## Requirement:
Print each entry as it appears. Images stay out of the copy.

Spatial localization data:
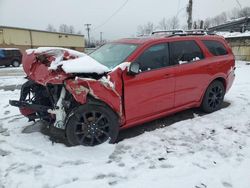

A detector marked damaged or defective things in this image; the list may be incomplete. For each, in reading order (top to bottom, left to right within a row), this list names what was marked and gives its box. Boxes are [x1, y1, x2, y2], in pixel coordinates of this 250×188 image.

crumpled hood [22, 47, 110, 85]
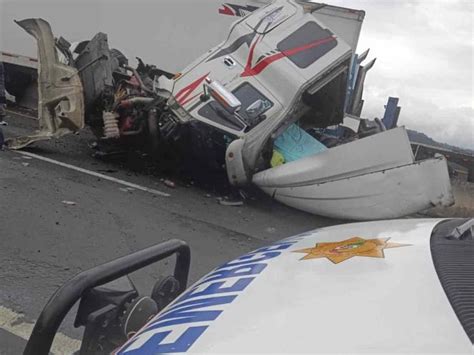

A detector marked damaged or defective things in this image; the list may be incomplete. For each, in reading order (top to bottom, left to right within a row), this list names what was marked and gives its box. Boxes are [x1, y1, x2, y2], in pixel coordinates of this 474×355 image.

crumpled chassis [5, 18, 84, 149]
overturned vehicle [5, 0, 454, 221]
demolished truck cab [9, 0, 456, 221]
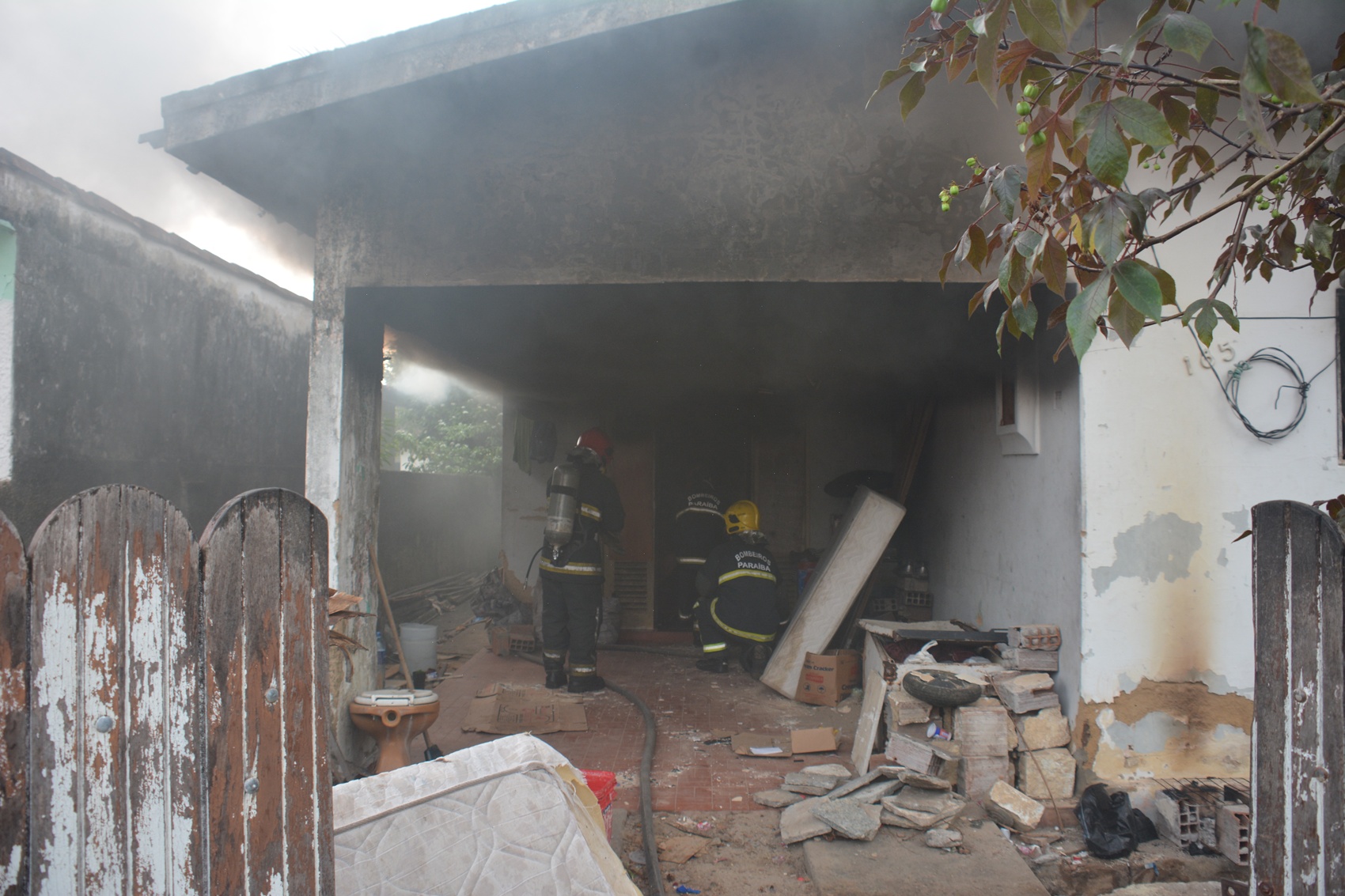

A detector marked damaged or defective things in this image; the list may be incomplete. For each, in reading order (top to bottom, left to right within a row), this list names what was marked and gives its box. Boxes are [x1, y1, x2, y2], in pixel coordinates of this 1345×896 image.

## Answer section:
A detector marked damaged or defective things in this image; the list may be incomplete. For each, in reading order (top to bottom, left to right within a row), this list names what was marked and gives its box. Boxes are [x1, y1, x2, y2], in pixel coordinates of this 250×188 image.

crumpled hood [22, 47, 110, 85]

A detector marked damaged or defective things in this image; the list may be incomplete. For each, in reading order (top to bottom, left to right within a row), this list names what was marked and gives its box. Boxes are [x1, y1, x2, y2], in pixel coordinates of this 474×355 image.

crumpled chassis [5, 18, 84, 149]
overturned vehicle [5, 0, 454, 221]
demolished truck cab [9, 0, 456, 221]

A detector marked damaged or defective things in this image; the list may be incomplete. For each, in reading order (top to bottom, left to right within a row), this list names what was marked and gives its box. Boxes are [x1, y1, x2, y2], in pixel coordinates of this 1345×896 image.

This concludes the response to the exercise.